Dane wejściowe:
◇ ◇ ◇ ◇

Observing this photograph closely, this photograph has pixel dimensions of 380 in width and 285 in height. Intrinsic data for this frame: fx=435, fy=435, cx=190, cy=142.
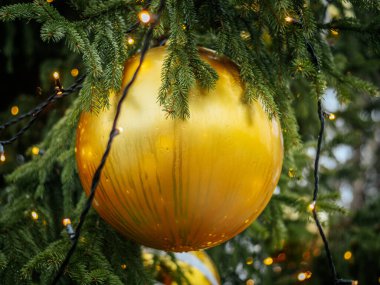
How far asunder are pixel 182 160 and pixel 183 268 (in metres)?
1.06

◇ ◇ ◇ ◇

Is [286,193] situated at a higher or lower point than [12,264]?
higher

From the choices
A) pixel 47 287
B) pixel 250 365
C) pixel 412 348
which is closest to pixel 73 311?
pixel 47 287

◇ ◇ ◇ ◇

Opis zadania:
Wyodrębnij z powyższych wierszy każdy, który zawiera słowo „higher”.

Rozwiązany przykład:
Is [286,193] situated at a higher or lower point than [12,264]?
higher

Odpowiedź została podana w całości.